__TESTO__
────
Il tema riguarda in particolare le imprese più piccole, ancora indietro, spiegano dall’Osservatorio del Polimi. «Tra le grandi imprese il tasso di adozione è al 59%, leggermente inferiore rispetto ad altri Stati europei, anche se ci sono differenze rilevanti a seconda del settore», spiega sempre Di Deo, che chiarisce: «Nell’ambito bancario assicurativo sono molte di più le aziende che hanno team strutturati e progetti a regime, per esempio chatbot per il servizio clienti, sistemi di identificazione delle frodi, elaborazione intelligente per controllo e verifica di documenti». Non solo economia immateriale, però. Anche grandi imprese con produzioni più tangibili sono ormai entrate in questo mercato: «Ci sono applicazioni, per esempio, per prevedere la domanda -spiega Di Deo- o anche casi di eccellenza nel settore manifatturiero dove si implementa la manutenzione predittiva o sistemi di controllo qualità basati sull’acquisizione di immagini che vengono poi analizzate da un algoritmo di computer vision». In pratica: si addestra il computer a riconoscere eventuali difetti di un prodotto.
────
__ATTIVITÀ__
#1 Nel testo sulle imprese, spiega in una o due frasi come funzionano in pratica i sistemi di controllo qualità basati sull'acquisizione di immagini citati per il settore manifatturiero.
#2 Traduci in inglese, per favore, questa frase del testo sulle imprese: "In pratica: si addestra il computer a riconoscere eventuali difetti di un prodotto."
#3 Riprendi il testo sulle imprese dal punto in cui si interrompe.

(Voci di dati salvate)
────
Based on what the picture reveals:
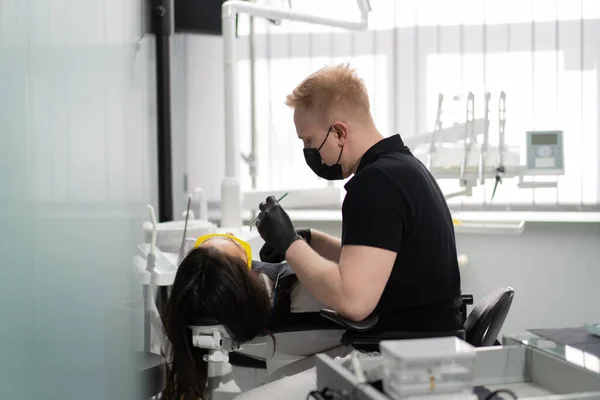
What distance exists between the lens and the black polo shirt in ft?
5.08

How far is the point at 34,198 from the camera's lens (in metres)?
0.92

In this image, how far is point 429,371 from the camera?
3.14ft

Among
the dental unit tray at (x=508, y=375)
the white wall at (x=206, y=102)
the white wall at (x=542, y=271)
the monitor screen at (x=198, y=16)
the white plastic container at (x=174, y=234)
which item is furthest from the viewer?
the white wall at (x=206, y=102)

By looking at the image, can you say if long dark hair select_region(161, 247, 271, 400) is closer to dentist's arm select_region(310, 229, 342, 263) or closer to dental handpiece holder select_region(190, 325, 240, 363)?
dental handpiece holder select_region(190, 325, 240, 363)

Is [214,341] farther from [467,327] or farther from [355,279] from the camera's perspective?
[467,327]

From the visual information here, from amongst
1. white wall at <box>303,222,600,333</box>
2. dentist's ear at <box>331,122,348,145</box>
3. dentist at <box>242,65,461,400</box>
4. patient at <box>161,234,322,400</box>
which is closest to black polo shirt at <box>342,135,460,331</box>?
dentist at <box>242,65,461,400</box>

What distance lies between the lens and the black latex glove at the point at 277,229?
66.1 inches

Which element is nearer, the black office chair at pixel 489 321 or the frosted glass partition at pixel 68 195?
the frosted glass partition at pixel 68 195

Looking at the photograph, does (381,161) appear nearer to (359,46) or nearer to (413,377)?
(413,377)

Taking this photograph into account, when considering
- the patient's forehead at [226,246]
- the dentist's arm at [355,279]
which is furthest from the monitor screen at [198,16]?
the dentist's arm at [355,279]

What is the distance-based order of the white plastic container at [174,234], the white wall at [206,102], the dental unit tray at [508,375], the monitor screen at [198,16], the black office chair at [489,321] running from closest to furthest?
1. the dental unit tray at [508,375]
2. the black office chair at [489,321]
3. the white plastic container at [174,234]
4. the monitor screen at [198,16]
5. the white wall at [206,102]

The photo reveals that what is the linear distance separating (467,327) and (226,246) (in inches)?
27.2

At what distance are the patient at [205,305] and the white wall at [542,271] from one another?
215 centimetres

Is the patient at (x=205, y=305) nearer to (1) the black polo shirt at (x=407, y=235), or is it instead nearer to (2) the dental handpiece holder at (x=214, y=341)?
(2) the dental handpiece holder at (x=214, y=341)
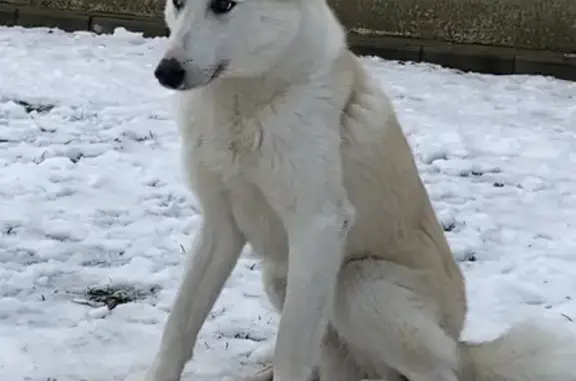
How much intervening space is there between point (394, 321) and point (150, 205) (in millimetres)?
1766

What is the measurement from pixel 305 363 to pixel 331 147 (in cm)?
52

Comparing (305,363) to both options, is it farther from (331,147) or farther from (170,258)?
(170,258)

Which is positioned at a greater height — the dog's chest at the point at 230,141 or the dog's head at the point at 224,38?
the dog's head at the point at 224,38

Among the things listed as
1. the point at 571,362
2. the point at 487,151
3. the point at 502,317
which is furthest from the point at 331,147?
the point at 487,151

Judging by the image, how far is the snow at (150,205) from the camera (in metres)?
2.93

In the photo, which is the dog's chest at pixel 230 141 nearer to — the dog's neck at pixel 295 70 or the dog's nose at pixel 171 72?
the dog's neck at pixel 295 70

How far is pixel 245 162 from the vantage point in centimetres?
234

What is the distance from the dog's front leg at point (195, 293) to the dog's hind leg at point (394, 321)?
31 centimetres

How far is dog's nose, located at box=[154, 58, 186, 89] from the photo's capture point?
2158 mm

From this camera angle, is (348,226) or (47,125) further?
(47,125)

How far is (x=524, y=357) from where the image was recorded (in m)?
2.46

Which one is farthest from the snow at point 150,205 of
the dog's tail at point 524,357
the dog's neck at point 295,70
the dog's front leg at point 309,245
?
the dog's neck at point 295,70

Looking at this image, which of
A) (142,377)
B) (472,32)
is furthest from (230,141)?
(472,32)

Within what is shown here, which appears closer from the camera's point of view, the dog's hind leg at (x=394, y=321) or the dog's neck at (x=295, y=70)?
the dog's neck at (x=295, y=70)
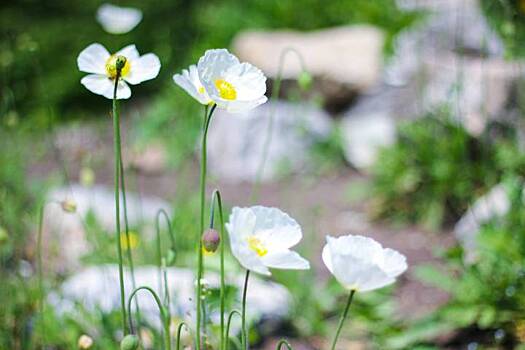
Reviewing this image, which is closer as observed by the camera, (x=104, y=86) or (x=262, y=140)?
(x=104, y=86)

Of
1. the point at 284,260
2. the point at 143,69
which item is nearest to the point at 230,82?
the point at 143,69

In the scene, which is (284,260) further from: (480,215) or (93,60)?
(480,215)

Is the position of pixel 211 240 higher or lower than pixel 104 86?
lower

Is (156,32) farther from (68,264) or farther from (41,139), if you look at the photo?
(68,264)

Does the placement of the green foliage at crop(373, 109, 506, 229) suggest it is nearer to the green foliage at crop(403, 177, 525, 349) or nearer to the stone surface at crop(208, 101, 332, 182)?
the stone surface at crop(208, 101, 332, 182)

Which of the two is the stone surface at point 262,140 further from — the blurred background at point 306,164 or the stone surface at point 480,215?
the stone surface at point 480,215

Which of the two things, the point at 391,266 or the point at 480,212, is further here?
the point at 480,212

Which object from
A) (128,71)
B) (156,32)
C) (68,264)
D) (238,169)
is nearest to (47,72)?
(156,32)
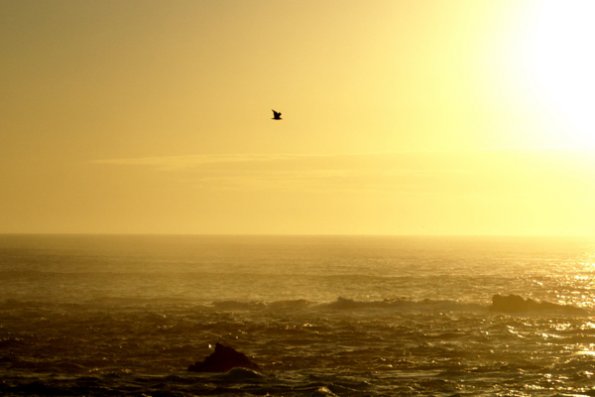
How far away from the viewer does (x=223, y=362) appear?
1597 inches

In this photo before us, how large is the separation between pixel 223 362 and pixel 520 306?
43.1 metres

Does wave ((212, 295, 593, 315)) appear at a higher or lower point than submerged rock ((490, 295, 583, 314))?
lower

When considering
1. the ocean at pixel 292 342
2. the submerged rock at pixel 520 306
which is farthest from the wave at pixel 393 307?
the ocean at pixel 292 342

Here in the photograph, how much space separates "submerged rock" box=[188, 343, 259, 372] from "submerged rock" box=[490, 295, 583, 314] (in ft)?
131

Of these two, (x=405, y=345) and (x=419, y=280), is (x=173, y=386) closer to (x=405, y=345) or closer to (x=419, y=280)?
(x=405, y=345)

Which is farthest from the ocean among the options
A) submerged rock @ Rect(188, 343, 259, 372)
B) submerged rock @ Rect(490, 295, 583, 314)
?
submerged rock @ Rect(188, 343, 259, 372)

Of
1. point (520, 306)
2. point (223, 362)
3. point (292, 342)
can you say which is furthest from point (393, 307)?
point (223, 362)

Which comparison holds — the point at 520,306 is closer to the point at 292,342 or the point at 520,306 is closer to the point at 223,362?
the point at 292,342

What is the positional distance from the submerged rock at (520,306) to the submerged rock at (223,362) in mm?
39889

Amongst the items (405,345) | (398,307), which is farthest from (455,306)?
(405,345)

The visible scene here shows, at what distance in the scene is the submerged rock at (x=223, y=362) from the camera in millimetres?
40406

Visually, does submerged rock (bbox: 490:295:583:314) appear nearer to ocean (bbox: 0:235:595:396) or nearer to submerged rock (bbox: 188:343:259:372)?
ocean (bbox: 0:235:595:396)

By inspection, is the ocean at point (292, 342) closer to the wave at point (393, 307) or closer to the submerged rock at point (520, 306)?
the wave at point (393, 307)

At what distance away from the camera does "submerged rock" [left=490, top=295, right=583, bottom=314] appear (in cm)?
7450
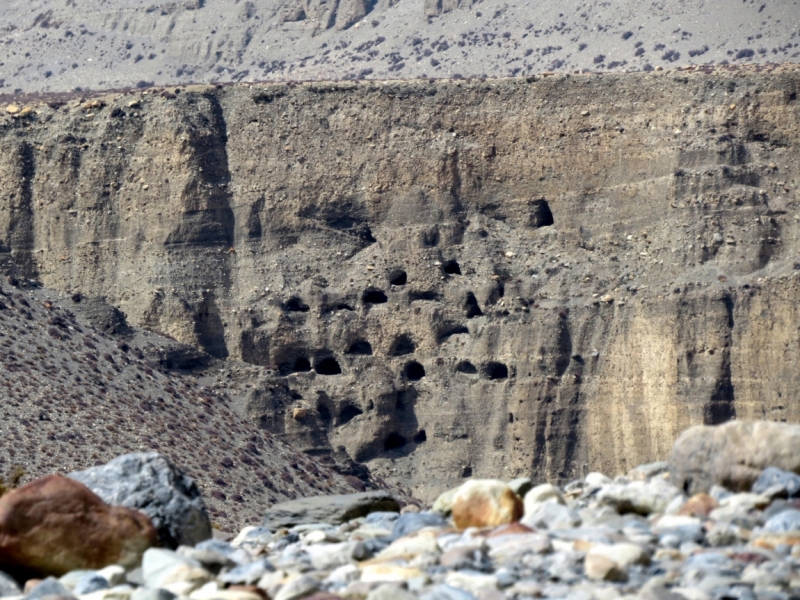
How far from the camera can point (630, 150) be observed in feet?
179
────
__LE TUE RISPOSTE__
#1 Le immagini acquisite vengono analizzate da un algoritmo di computer vision. In pratica, si addestra il computer a riconoscere eventuali difetti di un prodotto.

#2 In practice: the computer is trained to recognize any defects in a product.

#3
Diversa la situazione per piccole e medie imprese, rispettivamente solo il 7 e il 15% di queste hanno avviato progetti legati all’intelligenza artificiale, riporta l’Osservatorio del Politecnico di Milano. In aziende di queste dimensioni è difficile trovare competenze, e risorse, necessarie a creare piattaforme e applicazioni proprie. «Da un lato per aziende di dimensioni minori è difficile avere la mole di dati necessaria ad addestrare un proprio algoritmo. Dall’altro – chiarisce Di Deo – l’intelligenza artificiale di tipo generativo può essere di supporto per velocizzare i rapporti con i clienti o il reperimento di informazioni. Quello che notiamo è che anche in imprese che non adottano l’intelligenza artificiale, i singoli dipendenti, privatamente, lo fanno».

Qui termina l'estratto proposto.